Short story, I have an API that doesn’t run on FastAPI, but I still use FastAPI to generate documentation in OpenAPI format.
So I have models for endpoints and I want them to work with and without FastAPI, because in their pure version FastAPI is not deployed. (To make a long story short, installing FastAPI makes the package a bit heavier to deploy, but especially the cold starts of the AWS lambdas because of the Sentry initialization delay. Sentry detects that FastAPI is present in the environment and automatically adds monitoring, which takes a good 500ms longer than when it’s missing. Measured in December 2023).

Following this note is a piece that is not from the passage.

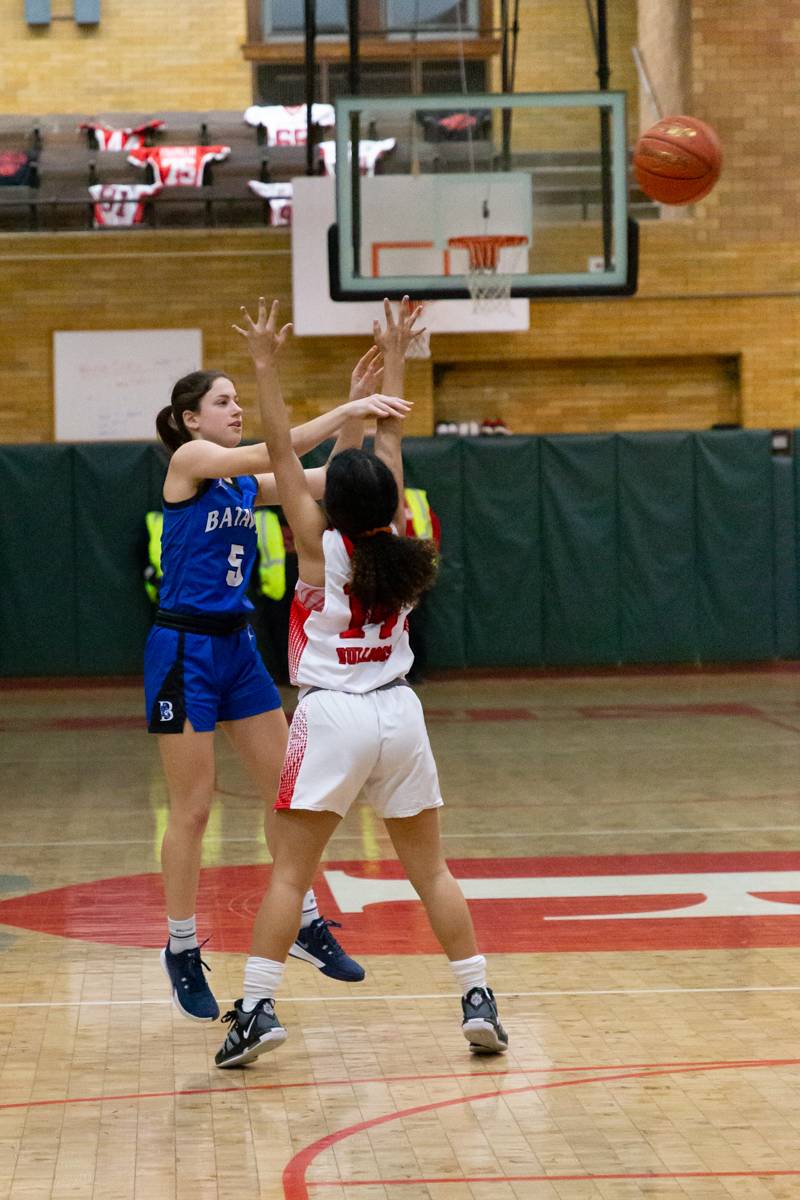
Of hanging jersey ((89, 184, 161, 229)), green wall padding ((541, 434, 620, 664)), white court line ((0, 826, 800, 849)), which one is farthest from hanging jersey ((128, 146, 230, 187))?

Anyway, drawing heavily on a StackOverflow answer, I produced this.
# models.py
from typing import Annotated, Any, cast
from pydantic import BaseModel, Field
from pydantic.fields import FieldInfo
try:
from fastapi import Query # type:ignore[import-not-found]
def FieldQuery(*args: Any, **kwargs: Any) -> FieldInfo: # noqa:N802
return cast(FieldInfo, Field(Query(*args, **kwargs)))
except ImportError:
def FieldQuery(*args: Any, **kwargs: Any) -> FieldInfo: # noqa:N802
return cast(FieldInfo, Field(*args, **kwargs)) # type: ignore[pydantic-field]

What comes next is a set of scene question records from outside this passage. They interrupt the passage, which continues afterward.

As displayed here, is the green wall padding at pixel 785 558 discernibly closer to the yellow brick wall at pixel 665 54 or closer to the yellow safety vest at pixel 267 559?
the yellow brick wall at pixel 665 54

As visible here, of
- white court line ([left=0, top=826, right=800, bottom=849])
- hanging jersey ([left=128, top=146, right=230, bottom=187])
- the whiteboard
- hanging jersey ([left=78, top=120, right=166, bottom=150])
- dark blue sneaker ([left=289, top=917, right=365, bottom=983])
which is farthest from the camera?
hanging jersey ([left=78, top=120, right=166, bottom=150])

class QueryParams(BaseModel):
limit: Annotated[
int,
FieldQuery(
-1,
description="The limit of values to fetch. -1 means no limit.",
),
]
And for the routes:
# routes.py
from fastapi import FastAPI
from models import QueryParams
app = FastAPI()
@app.get("/things")
def get_things(
params: Annotated[QueryParams, Depends()],
) -> dict:
...
Is it perfect? With the “type: ignore”, “noqa”, “import try/except”, not at all. It looks like a big hack.
Does it work? Oh yeah!
Note: The “noqa” and “type: ignore” tags are respectively linked to ruff and mypy linters.